13) Le Grand F, Grifone R, Mourikis P, Houbron C, Gigaud C, Pujol J, Maillet M, Pagès G, Rudnicki M, Tajbakhsh S, Maire P. Six1 regulates stem cell repair potential and self-renewal during skeletal muscle regeneration. JCB 2012; 198: 815-832. http://jcb.rupress.org/content/198/5/815.full

This study found that the homeodomain transcription factor Six1 controlled transcription of MyoD, Myogenin, and Dusp6 which have already been linked to skeletal muscle regeneration. Therefore, the Six1 homeoproteins regulate both the regeneration of damaged skeletal muscle tissue and the maintenance of muscle stem cell populations.

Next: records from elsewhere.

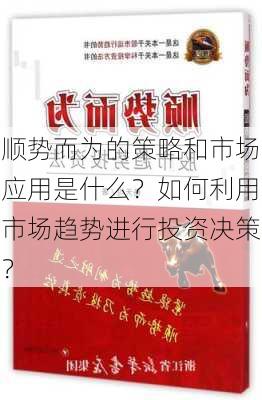 顺势而为的策略和市场应用是什么？如何利用市场趋势进行投资决策？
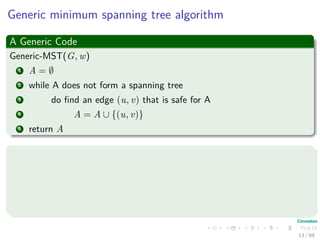 Generic minimum spanning tree algorithm
A Generic Code
Generic-MST(G, w)
1 A = ∅
2 while A does not form a spanning tree
3 do ﬁnd an edge (u, v) that is safe for A
4 A = A ∪ {(u, v)}
5 return A
This has the following loop invariance
Initialization: Line 1 A trivially satisﬁes.
Maintenance: The loop only adds safe edges.
Termination: The ﬁnal A contains all the edges in a minimum spanning
tree.
13 / 69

14) Charge SBP, Rudnicki MA. Cellular and Molecular Regulation of Muscle Regeneration. APS 2004; 84: 209-238. http://physrev.physiology.org/content/84/1/209.full

This paper summarizes the differentiation of skeletal muscle in normal development and native regeneration. In development, the upregulation of the transcriptional activators MyoD and Myf5 is required for the differentiation of stem cells into muscle cells. The proteins Myogenin, MRF4, myosin heavy chain (MHC), and muscle creatine kinase (MCK) are produced later in embryonic development and are necessary for viable muscle tissue. Of muscle regeneration, the paper identifies these key goals: regeneration of the myofibers, revascularization, reinnervation, and reconstitution of the extracellular matrix. The paper also identifies that after an injury, muscle first undergoes degeneration, which stimulates regeneration. The paper identified many key factors that regulated muscle regeneration. Of particular interest are HGF and IGFs. Hepatocyte Growth Factor (HGF) promotes satellite cell differentiation and migration to site of injury. Insulin-like Growth Factors (IGFs) are implicated in satellite cell differentiation, cell hypertrophy (growth due to cytoplasma increase), and reinnervation.

Notes

• This research proposal is a class project for the Laboratory Fundamentals of Biological Engineering (20.109) class at the Massachusetts Institute of Technology taught in Spring 2014.